See article by Maytin et al., p. 3026

Actinic keratoses (AK) are very common premalignant skin lesions (presquamous cell carcinoma) in patients with chronic sun damage. Recently, physicians have been empirically combining two treatment approaches, topical 5-fluorouracil (5FU) and photodynamic therapy (PDT), but without any scientific basis. In a mechanistic clinical study using surface fluorimetry and skin biopsies, Maytin and colleagues show that sequential 5FU and PDT improves AK clearance by upregulating mitochondrial heme enzymes, increasing target photosensitizer (protoporphyrin IX) expression, and increasing proapoptotic p53. The results provide a scientific rationale for combining two FDA-approved treatments in an effective, practical approach that reduces cutaneous precancer burden.

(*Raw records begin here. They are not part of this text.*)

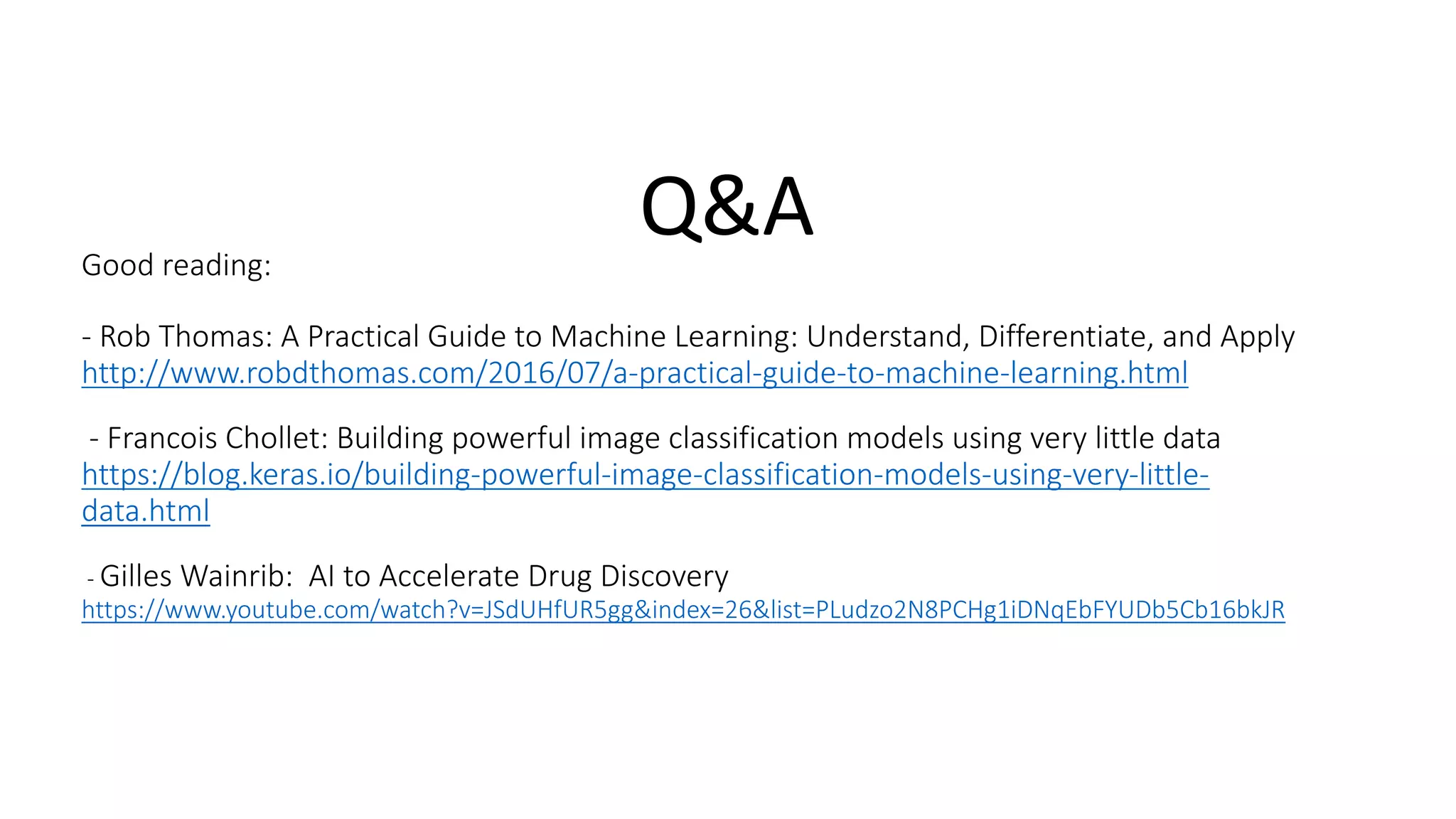 Q&A

Good reading:

- Rob Thomas: A Practical Guide to Machine Learning: Understand, Differentiate, and Apply
http://www.robdthomas.com/2016/07/a-practical-guide-to-machine-learning.html

- Francois Chollet: Building powerful image classification models using very little data
https://blog.keras.io/building-powerful-image-classification-models-using-very-little-data.html

- Gilles Wainrib: AI to Accelerate Drug Discovery
https://www.youtube.com/watch?v=JSdUHfUR5gg&index=26&list=PLudzo2N8PCHg1iDNqEbFYUDb5Cb16bkJR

See article by Frank et al., p. 3087

Besides therapeutically targetable mutations in signal transduction pathways, mutations related to the KEAP1/NRF2-pathway are involved in malignant transformation in various cancers, including lung cancer. Based on the NGS-analysis of a large cohort of NSCLC patients, Frank and colleagues show that mutations in KEAP1 and NRF2 occurred nearly mutually exclusive even though strongly linked functionally. They are also associated with different histologies, clinical characteristics, and co-occurring molecular aberrations. Thus, patients with KEAP1- or NRF2-mutations are a heterogenous group. This work argues against a driver function of these mutations but suggests a pivotal role in chemotherapy resistance.

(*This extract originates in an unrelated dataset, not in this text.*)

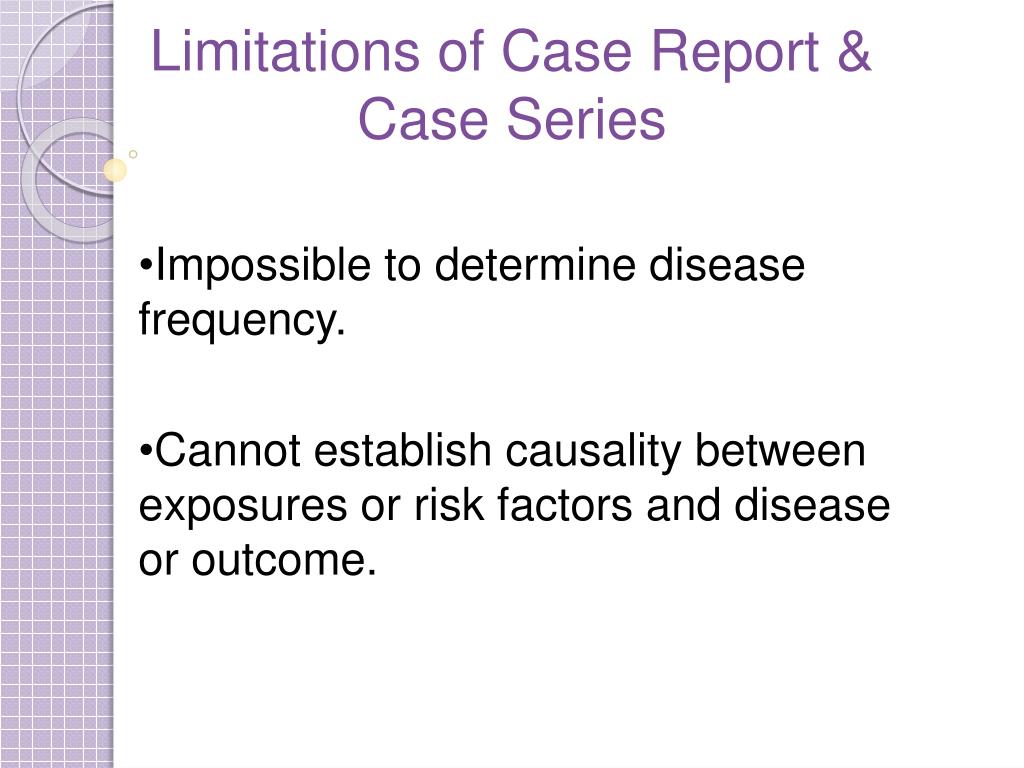 Limitations of Case Report & Case Series

•Impossible to determine disease frequency.

•Cannot establish causality between exposures or risk factors and disease or outcome.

See article by Yang et al., p. 3097

Around 50% of non-small cell lung cancer (NSCLC) patients receiving first-generation EGFR inhibitors develop resistance by T790M mutation. Osimertinib has proven effective in overcoming T790M mutation; however, resistance inevitably develops. Yang and colleagues surveyed 416 cancer-related genes in 93 NSCLC patients who progressed on osimertinib by next-generation sequencing (NGS). EGFR mutation on G796/C797, L792 or L718/G719 residues were identified in approximately 1/3 of the patients; further, resistance mechanisms were functionally studied in vitro. In EGFR nonmutated patients, MET, KRAS, and PIK3CA mutations were discovered. This study uncovers novel osimertinib-resistant mechanisms using cell-free DNA-based liquid biopsy and provides grounds for future therapeutic strategies.

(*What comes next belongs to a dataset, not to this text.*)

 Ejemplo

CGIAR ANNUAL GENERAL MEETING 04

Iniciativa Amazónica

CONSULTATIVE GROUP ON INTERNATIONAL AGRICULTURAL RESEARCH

See article by Liu et al., p. 3186

Dysregulated zinc transport is involved in many malignancies, including pancreatic cancer, and it promotes tumor growth. To further understand the mechanism of zinc transporter-mediated cancer progression, Liu and colleagues used genetic inactivation and rescue assays in human pancreatic cancer cells and mouse models to demonstrate that a zinc importer ZIP4 promotes pancreatic cancer migration and invasion through decreasing ZO-1 and claudin-1 via activation of ZEB1, leading to upregulation of their targets FAK and Paxillin. These findings suggest a novel signaling pathway initiated by ZIP4 controlling pancreatic cancer invasiveness and metastasis, and may be a new therapeutic target for this devastating disease.